Christmas carols are out of control. There’s a radio station dedicated to playing nothing but Christmas music in every possible genre: Country Christmas, Reggae, Classical Christmas, Dyslexic Middle Earth Nomadic Goat Herder Christmas on Antique Native Instruments. But what exactly are we listening to? I thought I’d take a look.
“I Saw Mommy Kissing Santa Claus” is a song by a vulnerable child traumatized by witnessing the perceived infidelity of his mother as she goes full lip-lock on Santa Claus, an identified stranger. As the song goes on, the child promises to rat out his lying, cheating mother to his dad. I’m not sure what the expected outcomes are from that nor do I want to venture a guess.

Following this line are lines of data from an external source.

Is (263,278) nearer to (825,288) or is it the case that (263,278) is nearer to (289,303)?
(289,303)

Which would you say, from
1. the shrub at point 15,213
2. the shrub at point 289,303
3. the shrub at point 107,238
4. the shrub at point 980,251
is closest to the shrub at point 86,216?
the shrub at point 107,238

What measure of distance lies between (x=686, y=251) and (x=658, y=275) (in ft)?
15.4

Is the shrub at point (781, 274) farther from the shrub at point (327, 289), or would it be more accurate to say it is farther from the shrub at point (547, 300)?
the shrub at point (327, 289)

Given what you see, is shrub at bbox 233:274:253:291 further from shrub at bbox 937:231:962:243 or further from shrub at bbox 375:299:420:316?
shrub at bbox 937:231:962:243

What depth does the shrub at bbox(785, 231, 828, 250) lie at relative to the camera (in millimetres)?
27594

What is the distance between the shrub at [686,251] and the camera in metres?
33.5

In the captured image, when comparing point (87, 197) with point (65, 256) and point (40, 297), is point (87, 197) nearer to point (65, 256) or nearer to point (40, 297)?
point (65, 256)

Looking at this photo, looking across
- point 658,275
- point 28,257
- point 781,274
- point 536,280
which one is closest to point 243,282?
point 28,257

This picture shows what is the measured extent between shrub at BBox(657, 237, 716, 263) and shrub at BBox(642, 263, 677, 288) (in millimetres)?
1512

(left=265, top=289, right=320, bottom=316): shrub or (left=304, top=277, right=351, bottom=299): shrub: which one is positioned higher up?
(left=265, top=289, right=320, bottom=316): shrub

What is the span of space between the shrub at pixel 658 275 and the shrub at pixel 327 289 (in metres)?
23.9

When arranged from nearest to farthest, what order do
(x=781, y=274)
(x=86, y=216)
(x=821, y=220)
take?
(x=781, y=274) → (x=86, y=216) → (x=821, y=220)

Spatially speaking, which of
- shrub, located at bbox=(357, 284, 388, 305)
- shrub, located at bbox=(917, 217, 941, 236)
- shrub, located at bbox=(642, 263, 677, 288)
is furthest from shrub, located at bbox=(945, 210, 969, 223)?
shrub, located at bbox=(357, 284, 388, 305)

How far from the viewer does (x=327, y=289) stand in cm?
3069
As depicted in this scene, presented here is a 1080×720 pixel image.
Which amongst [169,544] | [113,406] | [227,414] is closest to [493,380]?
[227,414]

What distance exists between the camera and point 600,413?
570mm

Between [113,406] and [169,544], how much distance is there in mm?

“Grandma Got Run Over By a Reindeer” is only on the radio so Jerry Springer has something to sing along with, too. I’m not sure the demise of the family matriarch is reason to slap down an upbeat tune, and the fact that the poor thing died as the result of a hit-and-run accident sounds more like a prosecutable crime than a toe-tapping carol.
“Santa Baby” is the Entitlement Movement’s theme song. How good do you exactly have to be to get a fur coat, platinum mine, cash, jewelry, and a 1954 Cadillac 62 Series Convertible in light blue? Personally, if I get the bonus pair of crew socks when you buy package of six it’s because I exceeded expected goodness levels for that year.
“Santa Claus is Coming to Town” threatens children to “watch out!” and “not pout!” because St. Nick sees you when you’re sleeping, when you’re awake, probably in the shower, forget using the bathroom with any privacy. That’s not Santa Claus, that’s Alexa. But they’re probably in cahoots. Either way, Santa Claus is overstepping some boundaries.
“The Little Drummer Boy” is just ridiculous because no mother, not even the mother of the Christ, is going to allow some strange boy to bang on a drum if she’s just gotten her baby to sleep. Are you kidding? The sheep are forbidden to so much as bleat or breath! Drum? Pffft. Right.
Finally, it’s “Auld Lang Syne “ not “Old Ang Sign.” Let’s face it, no one knows the words past “May old acquaintance be forgot.” And let’s hum the rest.
So on that note, “Have Yourself a Merry Little Christmas.”